Maccarone e il Siena, un legame indissolubile

Per anni è stato uno dei simboli del Siena vincente, oggi, appese le scarpette al chiodo, guarda al futuro, ma non dimentica il suo passato bianconero a cui è legatissimo. Massimo Maccarone ne parla con Angela Gorellini, su La Nazione in edicola oggi.

«Ai colori bianconeri sono rimasto legatissimo. Sono rimasto legato alla città, alla gente e l’affetto che sento ogni volta da parte loro mi dimostra che, al di là del calcio, ho lasciato qualcosa anche dal punto di vista umano. Il tributo che mi ha riservato il Franchi dopo l’ultimo gol segnato con la maglia della Carrarese vale più di mille parole».

L’indimenticato bomber bianconero, mercoledi era a Grassina insieme ad un altro ex, Nicola Pozzi.

«Ho visto soltanto il secondo tempo della partita e il Siena, in quei 45 minuti, mi è apparso una buona squadra, che poteva raddoppiare, ma anche pareggiare al cospetto di un Grassina organizzato. Il campo piccolo può aver influito. Ho visto anche buone individualità: mi è piaciuto Narduzzo, come i difensori e i centrocampisti. Guberti, poi, è il giocatore che fa la differenza, è di un’altra categoria. Ma a dire la verità hanno fatto bene tutti, Alberto sta facendo un ottimo lavoro».
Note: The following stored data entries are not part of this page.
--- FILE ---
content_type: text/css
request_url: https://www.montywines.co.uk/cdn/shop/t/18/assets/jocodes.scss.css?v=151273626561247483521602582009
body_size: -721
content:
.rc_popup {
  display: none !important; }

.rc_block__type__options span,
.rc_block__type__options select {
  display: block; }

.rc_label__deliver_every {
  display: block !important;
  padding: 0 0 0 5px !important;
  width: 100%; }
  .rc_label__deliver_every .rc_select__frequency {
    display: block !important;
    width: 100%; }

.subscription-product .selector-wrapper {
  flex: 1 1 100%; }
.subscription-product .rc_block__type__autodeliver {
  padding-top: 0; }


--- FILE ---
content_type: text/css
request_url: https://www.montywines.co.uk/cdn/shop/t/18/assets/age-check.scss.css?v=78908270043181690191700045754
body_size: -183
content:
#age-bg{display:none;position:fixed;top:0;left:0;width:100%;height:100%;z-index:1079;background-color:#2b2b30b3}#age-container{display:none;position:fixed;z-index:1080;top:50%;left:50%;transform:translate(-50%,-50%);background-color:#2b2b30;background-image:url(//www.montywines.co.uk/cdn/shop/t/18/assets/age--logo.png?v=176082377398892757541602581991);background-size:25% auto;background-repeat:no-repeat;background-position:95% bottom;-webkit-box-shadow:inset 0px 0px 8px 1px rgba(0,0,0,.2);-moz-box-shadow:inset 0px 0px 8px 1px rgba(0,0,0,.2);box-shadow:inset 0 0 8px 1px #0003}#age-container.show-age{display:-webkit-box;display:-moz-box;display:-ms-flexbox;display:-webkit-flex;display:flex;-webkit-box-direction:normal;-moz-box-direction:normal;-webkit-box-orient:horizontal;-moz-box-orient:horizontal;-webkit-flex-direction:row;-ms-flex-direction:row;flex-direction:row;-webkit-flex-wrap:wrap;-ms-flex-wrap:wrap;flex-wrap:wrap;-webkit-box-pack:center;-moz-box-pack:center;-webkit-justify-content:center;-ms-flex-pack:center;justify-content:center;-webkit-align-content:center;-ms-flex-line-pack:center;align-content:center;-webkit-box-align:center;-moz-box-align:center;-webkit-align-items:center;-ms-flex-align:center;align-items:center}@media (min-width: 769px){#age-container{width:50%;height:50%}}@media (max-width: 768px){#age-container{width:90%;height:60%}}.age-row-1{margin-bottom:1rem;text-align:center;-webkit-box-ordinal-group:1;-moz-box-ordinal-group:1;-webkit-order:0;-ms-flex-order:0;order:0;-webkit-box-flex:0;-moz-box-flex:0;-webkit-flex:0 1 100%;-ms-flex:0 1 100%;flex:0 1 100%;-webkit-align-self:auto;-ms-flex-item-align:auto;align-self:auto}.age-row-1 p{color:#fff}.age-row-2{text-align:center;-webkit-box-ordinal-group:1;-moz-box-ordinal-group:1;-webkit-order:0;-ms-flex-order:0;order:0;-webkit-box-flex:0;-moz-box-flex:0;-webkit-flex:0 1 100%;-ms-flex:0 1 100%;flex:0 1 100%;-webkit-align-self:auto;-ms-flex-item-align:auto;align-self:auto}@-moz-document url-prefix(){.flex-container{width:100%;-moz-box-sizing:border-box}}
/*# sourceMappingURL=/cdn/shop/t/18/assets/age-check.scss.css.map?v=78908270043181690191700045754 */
Maccarone sta seguendo il corso allenatori e guarda al futuro, dopo la prima esperienza in panchina come secondo di Silvio Baldini

«E’ stata un’annata particolare, fino a novembre/dicembre, eravamo primi, poi per una serie di circostanze, ha preso un’altra piega. Il mister si è dimesso e io l’ho seguito. Adesso cerco di sfruttare il tempo che, da giocatore, non ho mai avuto: studio, vado in giro, a giugno finirò il corso per allenatore e già dall’anno prossimo potrò sedere su una panchina. Questa nuova esperienza, iniziata appena appese le scarpette, mi piace: sono pronto, in attesa che una squadra mi dia fiducia. Ancora il Siena nel mio futuro? Un giorno chissà,ma adesso alla guida della Robur c’è Alberto e gli auguro con tutto il cuore di togliersi tante soddisfazioni. Sta facendo cose importanti e mi dispiace per quello che è successo qualche mese fa, perché era anche partito bene. Da quando è tornato ha ripreso il cammino interrotto e i risultati che sta ottenendo sono sotto gli occhi di tutti».